Get the data model right
I once wrote that you should ramp up in a new job by first figuring out what most important data is, then figuring out where that data lives, how it gets there, and how it flows from there. That's more important, and more illuminating, than architecture diagrams or starter tickets.
I still think that's true, and in fact true more generally. You should also start with the data when you're designing a system. Most systems, fundamentally, manage data. The representation of that data is usually more fundamental than any other design decision for the system.
Some engineers start with the "boxes and arrows" representing subsystems and data flow. You could do a lot worse (see below), but it's usually a mistake to try reasoning about data flow when you don't know what the flowing data is. Let's say you're building a hat-management application: if someone orders a hat, is the order considered an attribute of the hat or is it a separate item? Will it happen that a line of hats has several versions, and if so, is the version or the line more fundamental? The answers to these questions will usually determine some of the questions about when and how data needs to flow through your system.
It's perhaps even more common to decide on tooling first: this might be a language, a database, a queueing system, or some combination of these and other things.
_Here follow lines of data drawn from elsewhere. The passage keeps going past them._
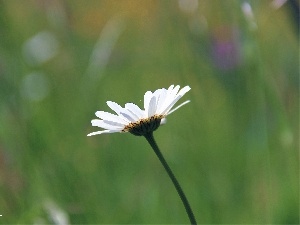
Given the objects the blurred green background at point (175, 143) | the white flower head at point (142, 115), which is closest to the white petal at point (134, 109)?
the white flower head at point (142, 115)

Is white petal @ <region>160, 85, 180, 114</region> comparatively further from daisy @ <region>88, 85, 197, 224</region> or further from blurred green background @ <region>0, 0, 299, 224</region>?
blurred green background @ <region>0, 0, 299, 224</region>

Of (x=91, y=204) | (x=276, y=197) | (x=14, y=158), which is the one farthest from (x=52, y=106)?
(x=276, y=197)

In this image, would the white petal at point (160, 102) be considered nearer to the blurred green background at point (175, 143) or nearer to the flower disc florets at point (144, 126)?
the flower disc florets at point (144, 126)

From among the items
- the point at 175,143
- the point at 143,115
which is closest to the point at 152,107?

Many forces push people to want to talk about these: These decisions often determine who will and will not be in their comfort zone for a project. Moreover, lots of us have tools we like best, and those preferences are often tied to one's sense of professional identity.
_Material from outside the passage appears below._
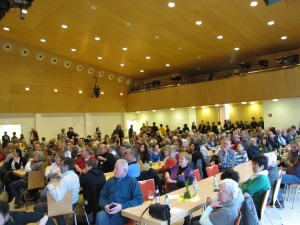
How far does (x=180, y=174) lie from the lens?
164 inches

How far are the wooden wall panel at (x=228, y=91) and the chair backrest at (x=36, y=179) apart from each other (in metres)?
10.4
These pressures also tend to lower the quality of discourse: involving someone's future comfort, prior preferences, and sense of professional identity are great ways to make them think less clearly. Even if you can avoid this trap, you're left with the fundamental problem: different tools work best on different kinds of data. You're thus likely to make mistakes if you try to decide on tools first. It does sometimes happen that a given tool has advantages that make certain data models possible (or compelling), but you're a lot more likely to overlook important data questions by focusing on tools than vice versa.
So, as tempting as the alternatives might be, I think the best default is to think through the data model before the tools, architecture, or anything else. To be clear: this is an engineering opinion, not a tip for navigating politics. In fact, in organizational settings, you're likely to face pressure not to do this: enshrined system-design processes tend not to do this, and many engineers view data modeling as secondary. There's a lot to say about why that's the case, and how to deal with it, but that's another post.